• _Passage provided_
What is frontotemporal dementia?
Frontotemporal dementia (FTD) is a progressive neurodegenerative disease which primarily presents with changes in to a person’s behavior and/or language, attention and other cognitive deficits leading to impaired independent living.
What causes FTD?
FTD is caused by progressive loss of neurons in the frontal and temporal lobes of the brain which are responsible for controlling human behavior, higher cognitive functioning, and language. There are several chemicals found in damaged nerve and surrounding cells, specifically proteins called TDP-42, hyperphosphorylated tau or FUS proteins.
What are the symptoms of FTD?
Patients with FTD could present with changes in behavior (called behavioral variant of FTD), or language (separate diagnostic category called Primary Progressive Aphasia). Behavioral symptoms could include: making inappropriate comments, loss of understanding of others feelings, loss of manners, and impulsive behaviors. These patients also develop difficulties with judgment, attention, and planning, and may develop repetitive behaviors. Some patients may not realize that they have any deficits.
How is one diagnosed with FTD?

• _Work task 1_
Please retype the stretch of the frontotemporal dementia passage from "Frontotemporal dementia (FTD)" through "What causes FTD?".
• _Work task 2_
Using the frontotemporal dementia passage, explain in one to three sentences why the disease affects behavior and language.
• _Work task 3_
Give what follows the last line of the frontotemporal dementia passage.

• _Information provided_

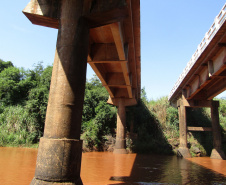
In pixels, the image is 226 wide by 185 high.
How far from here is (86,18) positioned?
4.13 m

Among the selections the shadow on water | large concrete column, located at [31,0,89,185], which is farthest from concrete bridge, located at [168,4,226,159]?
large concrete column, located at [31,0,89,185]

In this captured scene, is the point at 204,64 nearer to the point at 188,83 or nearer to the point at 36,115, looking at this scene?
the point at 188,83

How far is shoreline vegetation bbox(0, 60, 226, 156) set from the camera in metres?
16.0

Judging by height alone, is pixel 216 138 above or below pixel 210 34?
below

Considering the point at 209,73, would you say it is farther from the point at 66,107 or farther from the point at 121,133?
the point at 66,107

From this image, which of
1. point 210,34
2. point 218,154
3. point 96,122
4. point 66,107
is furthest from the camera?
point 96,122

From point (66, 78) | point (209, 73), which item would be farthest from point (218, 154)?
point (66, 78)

...

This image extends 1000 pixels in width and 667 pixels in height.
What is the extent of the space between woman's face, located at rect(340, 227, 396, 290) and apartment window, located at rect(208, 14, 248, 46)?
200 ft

• _Task output 1_
Frontotemporal dementia (FTD) is a progressive neurodegenerative disease which primarily presents with changes in to a person’s behavior and/or language, attention and other cognitive deficits leading to impaired independent living.
What causes FTD?

• _Task output 2_
FTD destroys neurons in the brain's frontal and temporal lobes over time. These lobes control human behavior, higher cognitive functioning and language, so their loss shows up as changes in those areas.

• _Task output 3_
Initially, patients show behavioral changes and perform normally on testing. With disease progression, patients start exhibiting deficits in thinking, planning, judgment, and attention which can be seen during neuropsychological testing. Other tests, such as special imaging techniques and genetic testing may be necessary to establish or confirm the diagnosis.
What treatments are available for FTD?
Medications may be necessary to control inappropriate or impulsive behaviors. The medications used are the same ones psychiatrists use for treating depression or psychosis. There are no available treatments which can alter the disease process and chemical changes in the brain.
Is FTD inherited?
Most FTD patients do not have a clear genetic cause for it. About 30 to 40 percent of patients have a family history of neurodegenerative disease. The most common genes encountered in familial FTD are located in the genes called C9ORF72, MAPT (microtubule-associated protein tau) and progranulin. There are also other, rare, genetic mutations which might be associated with FTD.
Can patients be evaluated at Capital Institute for Neurosciences for FTD?
Capital Institute for Neurosciences provides an array of services necessary for diagnosing and treating people with FTD. This includes a team evaluation by experienced physicians and neuropsychologists. Social workers, genetic counselors, and therapists are available if needed.
The information provided on these educational pages is for informational purposes only. The content is not intended to be a substitute for professional medical advice, diagnosis, or treatment. Always seek the advice of a qualified health provider with any questions you may have regarding a medical condition. And, if experiencing a medical emergency call 9-1-1.